Short task 1: In the essay on GA and philosophy below, why did Adam Katz find the Chronicle about the Phenomenology more focused than the earlier ones?
Short task 2: Decide whether each statement agrees with the essay on GA and philosophy below, answering yes or no and quoting the words of the essay that settle it. (a) Adam Katz is entirely happy with the writer's attention to the metaphysical domain. (b) Hegel's dialectical scheme is called Eurocentric and confining. (c) The writer faults Girard's "interdividuality" for suggesting a debunking of the self-substantiality of the individual soul.
Short task 3: Rewrite as a short list the paragraph of the essay on GA and philosophy below that begins "Which is to say that," and keep its main facts.

Document segment:

- - - - - - -

I was struck by Adam Katz’s reaction to my recent series of “philosophical” Chronicles. He found the last one, about the Phenomenology, more focused than my previous remarks about Descartes and Kant, and this because I treated Hegel as a proto-originary thinker, that is, as a precursor of GA. Whereas in the other cases, I merely attempted to show that the originary hypothesis allowed us to enrich our understanding of the Cogito and the Categorical Imperative. Which is all very nice, but it would be more coherent to show that Descartes and Kant too, in their way, were precursors of GA, moments in philosophical history leading eventually to the “suspicion” and “overcoming” of metaphysics and to its “deconstruction,” yet (and this is GA’s own contribution) leading not to the ruin of metaphysics but to a new synthesis.
I hasten to say that, in keeping with our good cop-bad cop roles, Adam’s preference for my discussion of Hegel does not imply that he is altogether happy with my attention to the metaphysical domain. But whether we consider the dialectic of history as inclusive, as Hegel would have it, or destructive, as philosophers from Schopenhauer to Nietzsche to Heidegger to Sartre and Derrida would prefer to see it, is really just a matter of rhetoric. In either case, the new replaces the old, and seeking the antecedents of GA in philosophy, as in religion—and in empirical science—is not, as opposed to what we found in Heidegger and even Derrida in Chronicle 535, an expression of nostalgia for the metaphysical faith of the past, but a means of understanding it as a stepping stone to the present.
I think that by this time we are tired of “God is dead” and “the overcoming of metaphysics.” GA is not the de…struction of anything, but an attempt at a construction that makes up for the deficiencies of other modes of thought—while explaining as well as we can the paradox of why we cannot “transcend” the transcendent itself and reduce the claims of faith to a “material” mechanism.
Which is to say that, although Hegel’s dialectical scheme is no doubt Eurocentric and confining, the history of thought, or of anything else in the human cultural sphere, is by nature “dialectical,” both extending and reacting against the modes of the past, destroying old and creating new syntheses. Beyond such banalities, GA allows us to rethink the previous history of thought in terms of a new telos: that of retrieving the origin of the human itself, which is synonymous with the origin of language.
In this context, the Cartesian “turn” toward the individual subject is of great consequence. We should not let the fundamentally communal structure of the originary hypothesis obscure the significance of the human individual. If ever there was a dichotomy of which both sides must be preserved, it is this one. What I reproach Girard’s “interdividuality” with is its too-easily-followed suggestion of debunking the self-substantiality of the individual soul, reducing it to the equivalent of an ant in an anthill, or the member of a lynch mob. Such things happen, and all too often, but to warn, as does Mensonge romantique, that those who give themselves up unthinkingly to mimetic mediation put in jeopardy their “immortal souls” is to point out that although the mimetic collectivity and the human individual are unthinkable one without the other, each individual, with or without divine intervention, is responsible for his own salvation.

- - - - - - -

Supplied material:

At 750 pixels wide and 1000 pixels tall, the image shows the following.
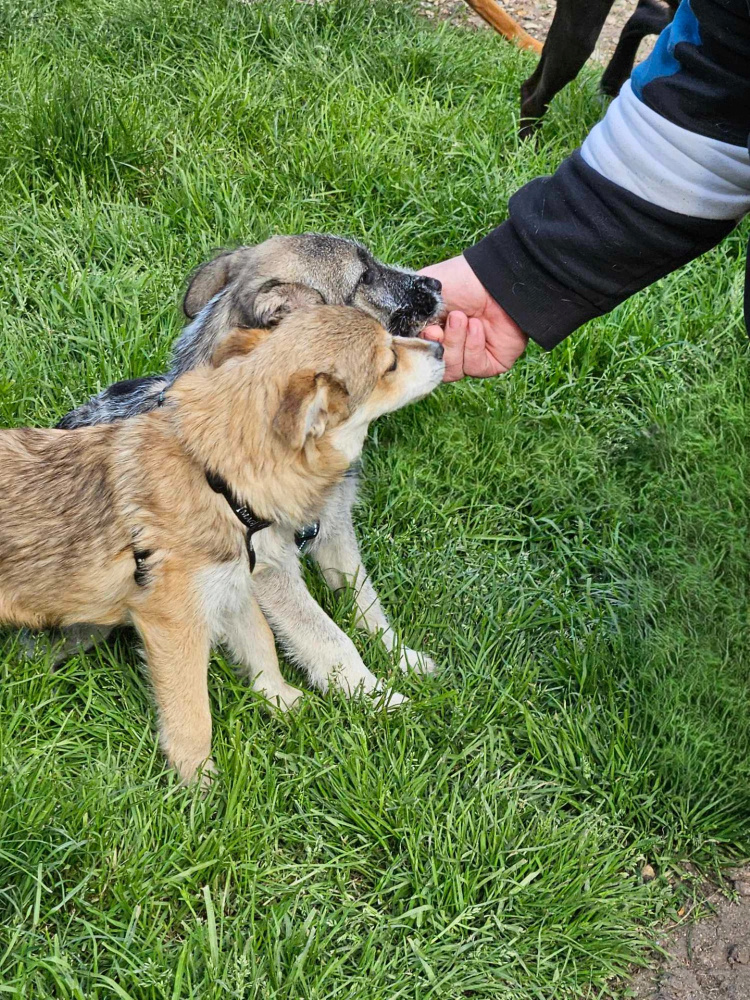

- - - - - - -

Written response 1: He found it more focused because it treated Hegel as a proto-originary thinker, that is, as a precursor of GA.

Written response 2:
(a) No: "does not imply that he is altogether happy with my attention to the metaphysical domain"
(b) Yes: "Hegel’s dialectical scheme is no doubt Eurocentric and confining"
(c) Yes: "What I reproach Girard’s “interdividuality” with is its too-easily-followed suggestion of debunking the self-substantiality of the individual soul"

Written response 3:
- Hegel's dialectical scheme is Eurocentric and confining.
- Even so, the history of thought, like anything in the human cultural sphere, is by nature "dialectical." It both extends and reacts against past modes, destroying old syntheses and creating new ones.
- Beyond this, GA lets us rethink the history of thought in terms of a new telos: retrieving the origin of the human, which is synonymous with the origin of language.